Friday, February 11, 2011

The many languages of English.

I had a pretty heated discussion with a client the other day. It was an extremely frustrating experience, and one that almost cost me a good business relationship. At no point could either of us answer the other's questions, and when he dropped the "You're not listening to what I'm saying" bomb, I was floored - I had been thinking the exact same thing!

We both left the conversation angry, depleted and nowhere even close to having an understanding about the other side's argument.

It took a while of reflection to figure out what had happened. Even though were we both speaking English fluently, we were speaking different languages! The client was a project manager and wanted to talk in terms of milestones and scope, whereas I was wearing my bookkeeper hat and wanted to talk in terms of source documents and invoices.

Since neither of us were willing to bridge that disciplinary gap, it created a barrier between our communication. We were talking about the exact same thing, but without a common language we just ended up butting heads without finding a solution to the problem at hand.

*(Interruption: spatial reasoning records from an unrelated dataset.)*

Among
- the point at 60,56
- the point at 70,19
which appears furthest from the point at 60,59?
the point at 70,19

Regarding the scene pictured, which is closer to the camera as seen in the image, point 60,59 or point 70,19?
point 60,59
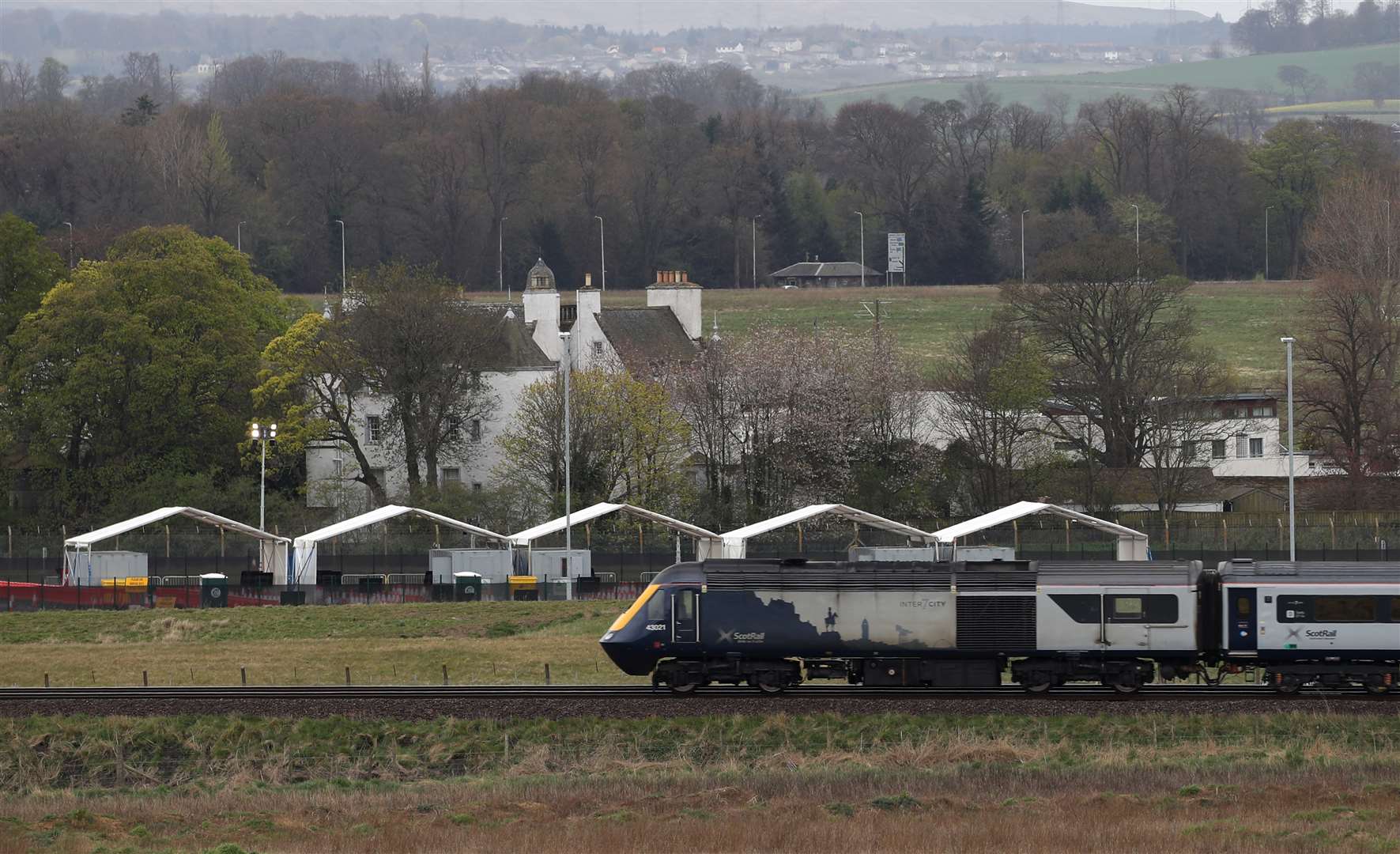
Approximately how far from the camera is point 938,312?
144250 millimetres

It is vitally important to know who you are talking to, and know how to communicate with that person. I was only recently introduced to the concept of code-switching, but until the other day I didn't have a practical application for it - I'd only previously seen it refer to either multi-lingual conversationists or bridging the gap of talking and texting between kids. But it is more than that. To be a successful communicator, you need to know that what you say makes sense to the person listening. Communication isn't about talking, it's about making sense to the person listening.

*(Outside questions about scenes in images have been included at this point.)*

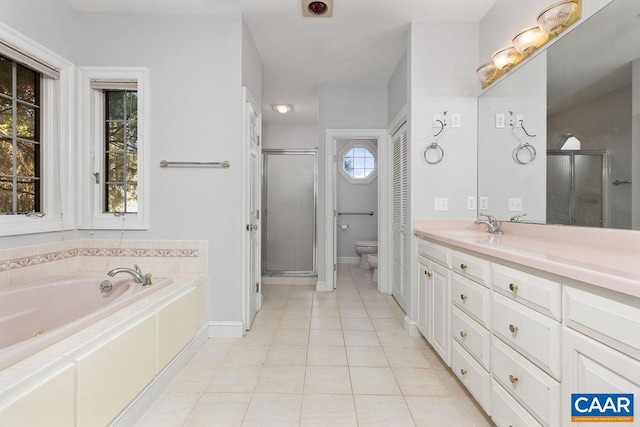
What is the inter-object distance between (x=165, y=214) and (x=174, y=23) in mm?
1502

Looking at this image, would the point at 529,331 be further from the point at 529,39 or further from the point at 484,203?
the point at 529,39

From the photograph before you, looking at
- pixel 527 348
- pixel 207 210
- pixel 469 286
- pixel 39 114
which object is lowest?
pixel 527 348

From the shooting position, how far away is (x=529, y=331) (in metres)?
1.19

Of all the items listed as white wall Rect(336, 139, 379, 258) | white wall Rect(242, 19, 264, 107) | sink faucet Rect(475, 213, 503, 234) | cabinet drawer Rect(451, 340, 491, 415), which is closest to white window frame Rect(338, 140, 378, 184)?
white wall Rect(336, 139, 379, 258)

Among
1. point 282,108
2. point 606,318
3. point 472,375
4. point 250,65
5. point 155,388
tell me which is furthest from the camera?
point 282,108

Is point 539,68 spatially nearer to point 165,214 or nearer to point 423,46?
point 423,46

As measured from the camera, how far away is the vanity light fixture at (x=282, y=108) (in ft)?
15.5

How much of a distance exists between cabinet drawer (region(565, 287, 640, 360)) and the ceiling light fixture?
1581 millimetres

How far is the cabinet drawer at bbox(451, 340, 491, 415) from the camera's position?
1.49 meters

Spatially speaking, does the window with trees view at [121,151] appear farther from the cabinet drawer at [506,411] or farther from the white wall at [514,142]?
the white wall at [514,142]

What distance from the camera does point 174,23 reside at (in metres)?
2.55

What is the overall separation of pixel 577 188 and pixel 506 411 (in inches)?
45.7

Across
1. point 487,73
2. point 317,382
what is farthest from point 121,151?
point 487,73

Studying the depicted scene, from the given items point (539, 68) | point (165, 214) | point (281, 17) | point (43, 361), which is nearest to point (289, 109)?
point (281, 17)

Many of us work in cross-disciplinary workplaces, even multiple workplaces. This is a minefield of social cliques and dialects! How often do you actively change your communication to suit the people you are around on a daily basis?

I'm learning to communicate with the programmers at RocketHands. I know now that I can't just take off about 'shareholder drawings' and 'targeted demographic marketing' without giving examples.
I talk with my band mates differently than I do with my bookkeepers. I certainly don't knuckle-bump my co-workers and give a "'Sup!" to my office manager.
And now I know that there isn't a single client language. They all work in different industries, come from different circumstances. They don't all know about bank reconciliations, the same as some audiences don't care about pentatonics and many gamers don't give a flip about monomyth narratives.

I did call that client back. I put on my project developer hat and talked in a language similar enough that I could start to breach some bookkeeping concepts. As a result we now have a dialogue and process that isn't usual for bookkeeping, but one that can develop into a solid understanding of both businesses.